Rather than take the lazy way of many promenade productions, and just allow the audience to wander through the set, Louise Lowe's ingenious direction channels them towards particular events and scenes. The manner in which the audience is divided ensures no two experiences will be the same.
It is an intense and intimate event during which you may find yourself eyeball to eyeball with the burning physical presence of Thomas Reilly's deranged tough guy or holding the punching bag for bare knuckles boxer Eric O'Brien. There is also a deeply discomforting chance to share a whiskey with a grieving mother who begs you to take on the role of Sin Eater and allow her late child to ascend to heaven (the soul of the child is superbly represented). A bestial and squalid orgy and a bleak Christmas dinner also feature before the audience re-groups in the aftermath of Eddie's wake.

= = = = =

→ **WRITTEN TASKS**:
- A) Set down the theater review word for word, between "Rather than take" and "of Eddie's wake.", inclusive.
- B) Resume the theater review from where it stops.

→ **LISTED RECORDS**:

= = = = =

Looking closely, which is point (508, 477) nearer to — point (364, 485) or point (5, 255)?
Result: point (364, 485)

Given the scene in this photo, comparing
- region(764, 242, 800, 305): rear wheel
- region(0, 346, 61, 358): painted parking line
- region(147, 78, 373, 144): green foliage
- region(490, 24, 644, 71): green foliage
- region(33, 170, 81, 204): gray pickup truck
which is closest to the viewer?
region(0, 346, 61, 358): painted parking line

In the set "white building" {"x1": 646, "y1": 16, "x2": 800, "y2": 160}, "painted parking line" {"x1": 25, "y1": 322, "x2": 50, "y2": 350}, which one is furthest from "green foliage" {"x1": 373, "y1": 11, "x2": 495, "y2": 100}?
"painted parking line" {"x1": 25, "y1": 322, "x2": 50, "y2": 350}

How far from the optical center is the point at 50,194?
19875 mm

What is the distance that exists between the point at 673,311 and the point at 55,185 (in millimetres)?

= = = = =

→ **ANSWERS TO EACH TASK**:
- A)
Rather than take the lazy way of many promenade productions, and just allow the audience to wander through the set, Louise Lowe's ingenious direction channels them towards particular events and scenes. The manner in which the audience is divided ensures no two experiences will be the same.
It is an intense and intimate event during which you may find yourself eyeball to eyeball with the burning physical presence of Thomas Reilly's deranged tough guy or holding the punching bag for bare knuckles boxer Eric O'Brien. There is also a deeply discomforting chance to share a whiskey with a grieving mother who begs you to take on the role of Sin Eater and allow her late child to ascend to heaven (the soul of the child is superbly represented). A bestial and squalid orgy and a bleak Christmas dinner also feature before the audience re-groups in the aftermath of Eddie's wake.

- B)
Impressively Louise Lowe and dramaturg Petra Tauscher build a cohesive storyline rather than simply overwhelm the audience with sensation. Even if you join a scene halfway through the construction is so skilful that it is easy to grasp the point. The drawing together of plot points, of which the audience may only have been vaguely aware, at the conclusion is a marvellous piece of storytelling.
Angel Meadow is an experience that is hard to forget and a show that should not be missed. If HOME can fulfil the promise of its initial production it is going to be a hell of a company.